====== TEKS ======

Pada Agustus, surat kabar itu menggunakan Digg Dialogg saat mewawancarai Menteri Keuangan AS Timothy F. Geithner. Pertanyaan yang dikirimkan the Journal berasal dari komunitas Digg.
"Itu adalah cara lain untuk lebih dekat dengan jejaring sosial, karena kami kira mereka akan menjadi wahana yang kian penting bagi masyarakat dalam mendapatkan konten-konten the Journal."
Chad Lorenz, editor majalah Slate edisi online, menyambut guncangan jejaring sosial. Menurut versi mesin pencari, lalu lintas di laman Slate itu rendah.
"Meski begitu, kami tahu orang-orang menafsirkan berbeda-beda. Kami tahu ada banyak cara di luar sana agar orang-orang mengunjungi satu situs ke situs lainnya," kata Lorenz.

====== SEGMEN DATA ======

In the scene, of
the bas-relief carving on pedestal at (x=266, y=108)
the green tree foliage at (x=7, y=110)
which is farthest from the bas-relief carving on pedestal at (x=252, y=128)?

======

PERMINTAAN TERTULIS A> Keluarkan bagian teks tentang media berita dan jejaring sosial mulai dari "Pada Agustus, surat" sampai dengan "Slate itu rendah.", tanpa mengubah satu kata pun.
PERMINTAAN TERTULIS B> Sambung teks tentang media berita dan jejaring sosial, dimulai setelah kalimat terakhirnya.
Data di atas tidak diperlukan.

HASIL AKHIR A>
Pada Agustus, surat kabar itu menggunakan Digg Dialogg saat mewawancarai Menteri Keuangan AS Timothy F. Geithner. Pertanyaan yang dikirimkan the Journal berasal dari komunitas Digg.
"Itu adalah cara lain untuk lebih dekat dengan jejaring sosial, karena kami kira mereka akan menjadi wahana yang kian penting bagi masyarakat dalam mendapatkan konten-konten the Journal."
Chad Lorenz, editor majalah Slate edisi online, menyambut guncangan jejaring sosial. Menurut versi mesin pencari, lalu lintas di laman Slate itu rendah.

HASIL AKHIR B>
Agar kontennya bisa diakses cepat oleh pembacanya, Slate menghimpun daftar panjang nama pembacanya di Twitter.
Kepala koresponden politik John Dickerson sendiri bahkan memiliki 1,2 juta follower. Memang masih di bawah Twitter aktor Ashton Kutcher, tetapi itu di atas Twitter-nya politisi Newt Gingrich dan penyanyi Justin Timberlake.
Di Facebook, Slate, yang dipunyai Washington Post Co, lebih inovatif dibandingkan kebanyakan situs berita lain. Slate membuat lima akun Facebook sepanjang tahun lalu untuk mempromosikan proyek-proyek individualnya.
Sebutlah "Fresca Fellowships" dari redaktur David Plotz yang memungkinkan reporter menghabiskan waktu sebulan untuk mengembangkan komunitas onlinenya mengerjakan tugasnya.
Salah satu fellowship diraih Dahlia Lithwick, yang tengah menuntaskan novelnya, "Saving Face," rata-rata satu halaman sehari, atas bantuan lebih dari 1.700 teman Facebook yang sumbang saran dengannya, dalam hal plot dan karakter novelnya di dinding Facebook.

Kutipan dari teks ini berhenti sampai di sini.